### Texte à étudier:
Du 6 au 9 novembre 2018, Libreville a accueilli la 3e Conférence interministérielle sur la santé et l’environnement. A cette occasion, notre magazine AEP s’est rapproché de la Directrice régionale de l’OMS qui nous parle des progrès réalisés ces dix dernières années dans le domaine de la santé et de l’environnement.
AEP : Il est avéré que l’exposition aux risques environnementaux est indéniable sur la santé des africains. Comment expliquez cela ?
Dr Moeti : De façon générale, nous pouvons dire que cela fait partie de notre environnement. Les gens aiment dire que si l’environnement est sain, l’être humain aussi sera sain. Cela veut dire qu’il y a des facteurs déterminants de la santé, tels que l’accès à l’eau potable, l’assainissement.

### Consigne:
Dans le texte sur la santé et l'environnement, réécrivez s'il vous plaît en deux phrases plus courtes le paragraphe qui commence par « Du 6 au 9 novembre 2018 », en gardant ses faits principaux. Les entrées n'ont aucun rapport avec le texte sur la santé et l'environnement.

### Matériel présenté:

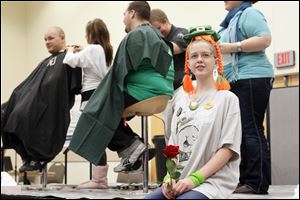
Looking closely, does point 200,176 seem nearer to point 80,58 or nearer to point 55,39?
point 80,58

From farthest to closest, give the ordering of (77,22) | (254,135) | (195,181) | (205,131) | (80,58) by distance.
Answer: (77,22) → (80,58) → (254,135) → (205,131) → (195,181)

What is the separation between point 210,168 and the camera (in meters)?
1.61

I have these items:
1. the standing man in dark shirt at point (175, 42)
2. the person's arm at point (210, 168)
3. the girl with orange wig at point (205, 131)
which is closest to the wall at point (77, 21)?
the standing man in dark shirt at point (175, 42)

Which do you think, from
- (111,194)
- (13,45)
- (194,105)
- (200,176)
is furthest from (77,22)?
(200,176)

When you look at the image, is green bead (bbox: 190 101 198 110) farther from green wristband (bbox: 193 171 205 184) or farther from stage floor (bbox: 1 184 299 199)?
stage floor (bbox: 1 184 299 199)

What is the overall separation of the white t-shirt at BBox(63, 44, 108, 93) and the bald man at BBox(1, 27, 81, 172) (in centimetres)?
16

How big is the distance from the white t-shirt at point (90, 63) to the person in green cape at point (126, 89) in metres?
0.39

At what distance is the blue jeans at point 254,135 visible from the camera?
2252 mm

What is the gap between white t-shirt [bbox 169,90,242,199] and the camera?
5.41ft

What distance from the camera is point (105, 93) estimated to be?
2523 mm

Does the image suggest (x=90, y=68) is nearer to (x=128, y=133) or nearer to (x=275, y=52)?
(x=128, y=133)

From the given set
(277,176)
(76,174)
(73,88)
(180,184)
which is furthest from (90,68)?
(76,174)

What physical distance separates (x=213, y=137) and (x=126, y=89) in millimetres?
920

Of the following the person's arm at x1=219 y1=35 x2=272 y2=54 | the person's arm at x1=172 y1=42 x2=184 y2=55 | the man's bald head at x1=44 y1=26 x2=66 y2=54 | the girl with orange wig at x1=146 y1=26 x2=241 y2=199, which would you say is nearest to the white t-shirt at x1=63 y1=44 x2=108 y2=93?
the man's bald head at x1=44 y1=26 x2=66 y2=54
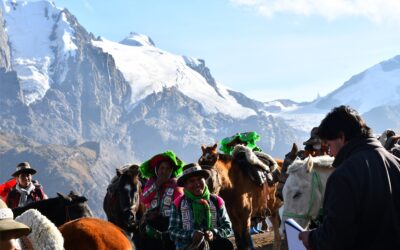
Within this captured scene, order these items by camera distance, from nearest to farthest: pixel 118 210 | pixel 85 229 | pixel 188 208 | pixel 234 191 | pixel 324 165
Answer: pixel 85 229 → pixel 324 165 → pixel 188 208 → pixel 118 210 → pixel 234 191

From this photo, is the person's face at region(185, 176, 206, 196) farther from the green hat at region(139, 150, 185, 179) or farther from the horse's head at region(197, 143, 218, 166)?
the horse's head at region(197, 143, 218, 166)

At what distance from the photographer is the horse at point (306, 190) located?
6.43m

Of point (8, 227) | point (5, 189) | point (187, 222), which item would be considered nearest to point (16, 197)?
point (5, 189)

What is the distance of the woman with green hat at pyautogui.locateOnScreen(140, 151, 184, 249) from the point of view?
838 cm

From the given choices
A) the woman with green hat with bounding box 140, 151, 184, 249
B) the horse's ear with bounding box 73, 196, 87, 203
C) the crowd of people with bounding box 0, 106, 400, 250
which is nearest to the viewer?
the crowd of people with bounding box 0, 106, 400, 250

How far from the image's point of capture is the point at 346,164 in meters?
4.37

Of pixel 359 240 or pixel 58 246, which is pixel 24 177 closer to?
pixel 58 246

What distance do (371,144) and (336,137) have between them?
251mm

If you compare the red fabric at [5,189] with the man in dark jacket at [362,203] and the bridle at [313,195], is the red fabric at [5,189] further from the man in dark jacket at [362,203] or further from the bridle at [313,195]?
the man in dark jacket at [362,203]

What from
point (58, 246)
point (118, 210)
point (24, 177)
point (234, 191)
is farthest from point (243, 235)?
point (58, 246)

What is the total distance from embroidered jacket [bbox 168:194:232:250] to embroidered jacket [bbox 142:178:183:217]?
94cm

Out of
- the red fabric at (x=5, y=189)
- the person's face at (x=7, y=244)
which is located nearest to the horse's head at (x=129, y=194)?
the red fabric at (x=5, y=189)

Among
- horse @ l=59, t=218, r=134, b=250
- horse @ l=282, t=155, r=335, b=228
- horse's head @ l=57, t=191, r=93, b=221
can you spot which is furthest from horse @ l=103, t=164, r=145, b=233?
horse @ l=282, t=155, r=335, b=228

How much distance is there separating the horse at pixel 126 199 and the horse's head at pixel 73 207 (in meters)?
2.35
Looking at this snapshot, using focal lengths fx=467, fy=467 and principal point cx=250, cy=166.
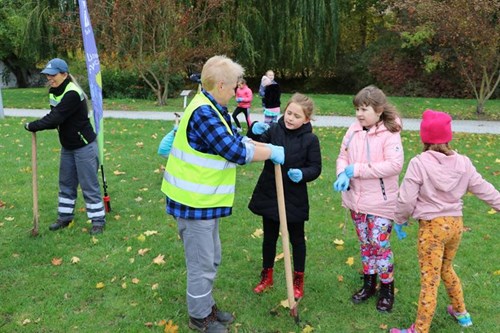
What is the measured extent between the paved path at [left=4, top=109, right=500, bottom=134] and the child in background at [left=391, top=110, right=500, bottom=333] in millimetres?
10042

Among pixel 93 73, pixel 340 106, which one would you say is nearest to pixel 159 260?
pixel 93 73

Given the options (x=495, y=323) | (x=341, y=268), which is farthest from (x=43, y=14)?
(x=495, y=323)

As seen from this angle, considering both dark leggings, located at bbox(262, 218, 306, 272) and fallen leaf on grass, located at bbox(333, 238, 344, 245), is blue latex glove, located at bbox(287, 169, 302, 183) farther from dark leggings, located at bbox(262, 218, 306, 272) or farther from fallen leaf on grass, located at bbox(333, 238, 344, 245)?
fallen leaf on grass, located at bbox(333, 238, 344, 245)

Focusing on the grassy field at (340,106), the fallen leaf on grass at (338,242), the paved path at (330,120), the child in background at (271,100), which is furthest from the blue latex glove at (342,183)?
the grassy field at (340,106)

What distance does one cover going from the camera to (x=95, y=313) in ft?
12.8

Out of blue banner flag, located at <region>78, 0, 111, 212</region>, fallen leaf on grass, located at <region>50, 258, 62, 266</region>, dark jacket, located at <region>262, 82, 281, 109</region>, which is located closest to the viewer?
fallen leaf on grass, located at <region>50, 258, 62, 266</region>

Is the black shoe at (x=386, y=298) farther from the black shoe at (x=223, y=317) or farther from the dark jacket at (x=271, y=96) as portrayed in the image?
the dark jacket at (x=271, y=96)

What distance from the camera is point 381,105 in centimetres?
366

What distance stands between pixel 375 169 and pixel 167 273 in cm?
225

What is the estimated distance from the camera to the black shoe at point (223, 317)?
3.74 metres

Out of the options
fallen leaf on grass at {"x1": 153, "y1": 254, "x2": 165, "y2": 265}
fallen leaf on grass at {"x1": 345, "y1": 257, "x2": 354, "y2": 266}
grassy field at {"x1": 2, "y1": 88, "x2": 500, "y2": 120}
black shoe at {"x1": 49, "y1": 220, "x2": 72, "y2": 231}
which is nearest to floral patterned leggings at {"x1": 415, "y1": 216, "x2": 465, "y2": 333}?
fallen leaf on grass at {"x1": 345, "y1": 257, "x2": 354, "y2": 266}

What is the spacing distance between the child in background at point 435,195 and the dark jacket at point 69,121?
3.58m

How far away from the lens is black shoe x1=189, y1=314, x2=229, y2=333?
11.7 ft

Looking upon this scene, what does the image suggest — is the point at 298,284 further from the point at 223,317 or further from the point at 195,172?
the point at 195,172
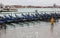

### Solution proposée:
La 3e Conférence interministérielle sur la santé et l'environnement s'est tenue à Libreville du 6 au 9 novembre 2018. Le magazine AEP y a interrogé la Directrice régionale de l'OMS sur les progrès réalisés dans ce domaine au cours des dix dernières années.